17.07.2013 change 17.07.2013

Polish archaeologists discovered an intact pre-Inca tomb in Peru

Tomb containing skeletons of 63 people and more than 1,200 precious objects made of silver, gold, bronze, semi-precious stones, alabaster and other materials has been found in Peru by Polish archaeologists.

The team, led by Dr. Miłosz Giersz of the Institute of Archaeology and the Centre for Precolumbian Studies of the University of Warsaw made these discoveries in Huarmey, 300 km north of the capital Lima.

The tomb is one of the representatives of the Wari culture and dates back to the eighth century AD. The finds include richly ornamented jewellery, luxury goods imported from remote parts of the empire, including obsidian and decorated ceramics, and unique, decorated ceremonial kero mug made of white stone.

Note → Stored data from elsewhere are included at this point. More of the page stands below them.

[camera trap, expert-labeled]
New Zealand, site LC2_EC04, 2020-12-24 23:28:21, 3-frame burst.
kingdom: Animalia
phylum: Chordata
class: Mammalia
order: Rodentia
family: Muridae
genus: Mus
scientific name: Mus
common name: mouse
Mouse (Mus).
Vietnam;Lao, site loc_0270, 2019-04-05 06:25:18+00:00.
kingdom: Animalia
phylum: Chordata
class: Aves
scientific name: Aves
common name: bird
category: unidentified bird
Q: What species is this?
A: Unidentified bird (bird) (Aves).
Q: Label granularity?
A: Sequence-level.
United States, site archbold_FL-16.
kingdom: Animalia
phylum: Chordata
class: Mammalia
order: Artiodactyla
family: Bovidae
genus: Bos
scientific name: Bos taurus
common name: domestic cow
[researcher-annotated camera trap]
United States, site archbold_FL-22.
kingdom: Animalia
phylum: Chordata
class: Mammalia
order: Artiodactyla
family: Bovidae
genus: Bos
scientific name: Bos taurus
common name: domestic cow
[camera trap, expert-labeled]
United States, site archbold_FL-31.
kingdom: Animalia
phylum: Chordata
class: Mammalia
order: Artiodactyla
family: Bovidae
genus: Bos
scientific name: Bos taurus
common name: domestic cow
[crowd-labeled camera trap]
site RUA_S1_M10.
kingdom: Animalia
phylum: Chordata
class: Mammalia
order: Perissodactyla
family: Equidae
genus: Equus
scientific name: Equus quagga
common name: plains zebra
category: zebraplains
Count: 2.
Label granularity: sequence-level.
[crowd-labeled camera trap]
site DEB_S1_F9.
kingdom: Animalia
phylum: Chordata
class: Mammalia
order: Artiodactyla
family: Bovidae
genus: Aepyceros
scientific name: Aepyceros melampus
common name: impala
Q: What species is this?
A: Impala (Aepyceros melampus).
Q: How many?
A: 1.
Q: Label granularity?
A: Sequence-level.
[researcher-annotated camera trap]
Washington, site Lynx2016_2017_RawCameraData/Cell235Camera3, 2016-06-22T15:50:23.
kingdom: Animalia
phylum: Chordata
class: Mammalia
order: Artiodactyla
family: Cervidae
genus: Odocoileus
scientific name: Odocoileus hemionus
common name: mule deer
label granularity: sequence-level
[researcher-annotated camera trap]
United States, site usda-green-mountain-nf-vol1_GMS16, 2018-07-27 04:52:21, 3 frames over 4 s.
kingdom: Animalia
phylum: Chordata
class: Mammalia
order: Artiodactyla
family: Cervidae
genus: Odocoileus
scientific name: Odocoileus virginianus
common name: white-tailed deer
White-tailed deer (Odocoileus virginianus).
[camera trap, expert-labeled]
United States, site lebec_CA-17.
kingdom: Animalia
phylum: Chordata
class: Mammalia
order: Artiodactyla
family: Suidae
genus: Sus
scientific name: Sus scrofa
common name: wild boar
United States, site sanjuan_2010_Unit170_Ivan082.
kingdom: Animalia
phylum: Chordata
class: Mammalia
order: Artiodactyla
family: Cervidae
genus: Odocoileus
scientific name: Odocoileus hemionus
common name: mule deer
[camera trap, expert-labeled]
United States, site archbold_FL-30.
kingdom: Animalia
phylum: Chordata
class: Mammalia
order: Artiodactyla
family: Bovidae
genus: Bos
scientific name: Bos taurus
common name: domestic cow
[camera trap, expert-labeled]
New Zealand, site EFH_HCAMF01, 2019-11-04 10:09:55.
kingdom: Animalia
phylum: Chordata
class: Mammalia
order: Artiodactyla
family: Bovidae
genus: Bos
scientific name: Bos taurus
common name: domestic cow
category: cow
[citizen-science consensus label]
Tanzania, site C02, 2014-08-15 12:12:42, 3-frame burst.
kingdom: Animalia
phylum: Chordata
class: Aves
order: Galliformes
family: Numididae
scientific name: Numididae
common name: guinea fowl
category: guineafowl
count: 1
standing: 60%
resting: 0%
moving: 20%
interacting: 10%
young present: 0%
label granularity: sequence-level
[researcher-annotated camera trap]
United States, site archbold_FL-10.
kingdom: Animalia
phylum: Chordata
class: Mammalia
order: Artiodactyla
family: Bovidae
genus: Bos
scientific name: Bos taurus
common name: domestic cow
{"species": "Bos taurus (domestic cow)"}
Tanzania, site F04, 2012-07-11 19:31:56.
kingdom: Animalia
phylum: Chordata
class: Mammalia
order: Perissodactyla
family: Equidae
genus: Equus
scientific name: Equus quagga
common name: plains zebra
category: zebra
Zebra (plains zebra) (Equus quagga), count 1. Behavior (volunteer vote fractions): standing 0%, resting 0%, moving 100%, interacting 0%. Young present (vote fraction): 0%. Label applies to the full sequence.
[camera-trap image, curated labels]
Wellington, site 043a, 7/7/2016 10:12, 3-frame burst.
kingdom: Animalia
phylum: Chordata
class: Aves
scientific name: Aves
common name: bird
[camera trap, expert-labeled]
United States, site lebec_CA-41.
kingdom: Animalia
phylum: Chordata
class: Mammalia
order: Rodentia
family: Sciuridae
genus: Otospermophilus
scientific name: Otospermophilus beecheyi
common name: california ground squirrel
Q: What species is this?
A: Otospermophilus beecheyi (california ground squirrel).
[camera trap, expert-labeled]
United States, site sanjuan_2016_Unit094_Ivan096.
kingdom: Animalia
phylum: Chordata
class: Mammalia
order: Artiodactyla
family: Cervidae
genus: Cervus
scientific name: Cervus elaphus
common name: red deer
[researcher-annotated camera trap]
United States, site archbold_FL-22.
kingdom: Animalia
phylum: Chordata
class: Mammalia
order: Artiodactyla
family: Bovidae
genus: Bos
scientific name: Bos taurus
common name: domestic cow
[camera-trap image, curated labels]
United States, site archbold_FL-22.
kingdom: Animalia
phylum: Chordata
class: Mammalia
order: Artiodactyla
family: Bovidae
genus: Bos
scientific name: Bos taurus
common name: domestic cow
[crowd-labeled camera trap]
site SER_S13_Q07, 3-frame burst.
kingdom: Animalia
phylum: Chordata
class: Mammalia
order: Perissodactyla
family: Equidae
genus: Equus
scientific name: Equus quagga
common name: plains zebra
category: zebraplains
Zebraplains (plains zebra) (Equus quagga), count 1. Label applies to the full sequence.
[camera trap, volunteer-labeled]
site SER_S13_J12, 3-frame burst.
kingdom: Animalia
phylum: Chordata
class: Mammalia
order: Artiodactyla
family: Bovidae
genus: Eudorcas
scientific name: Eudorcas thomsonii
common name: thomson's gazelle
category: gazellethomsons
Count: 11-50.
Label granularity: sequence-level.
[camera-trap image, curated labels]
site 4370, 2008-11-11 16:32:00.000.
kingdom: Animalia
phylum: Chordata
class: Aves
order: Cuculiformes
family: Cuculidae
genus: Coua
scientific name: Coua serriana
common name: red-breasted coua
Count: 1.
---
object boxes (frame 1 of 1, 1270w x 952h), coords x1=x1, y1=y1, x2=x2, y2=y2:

"The discovery is important from a scientific point of view, because so far all the known remains of tombs of the rich elite of this culture have long been looted or destroyed. Polish archaeologists were the first to have the opportunity to examine an intact and complete tomb, belonging to the high aristocracy of Wari" - explained PAP Prof. Mariusz Ziółkowski, the head of the Centre for Precolumbian Studies of the University of Warsaw, currently in Peru.

Research project in Huarmey is one of nine research projects carried out in the Andes by the Centre for Precolumbian Studies, headed by Prof. Ziółkowski. Researchers are also working in Cusco, Machu Picchu and Easter Island.

According to Dr. Miłosz Giersz, the discovered tomb could belong to the wife of one of the rulers of the empire, which later laid the foundations of the Inca Empire. Found artefacts are now being restored and preserved by an international team of experts at the MALI Art Museum in Lima. Some of them will become the main attraction at the exhibition planned for the first half of 2014.

Other members of the team of explorers were Dr. Patrycja Prządka-Giersz (Faculty of Artes Liberales, University of Warsaw) and Dr. Wiesław Więckowski (Institute of Archaeology, University of Warsaw). The discover was made in cooperation with the Peruvian archaeologists from the Pontifical Catholic University in Lima - Dr. Krzysztof Makowski and Lic. Robert Pimentel Nita.

The research project is financed by the National Science Centre and private sponsors. Media patronage: National Geographic Society U.S.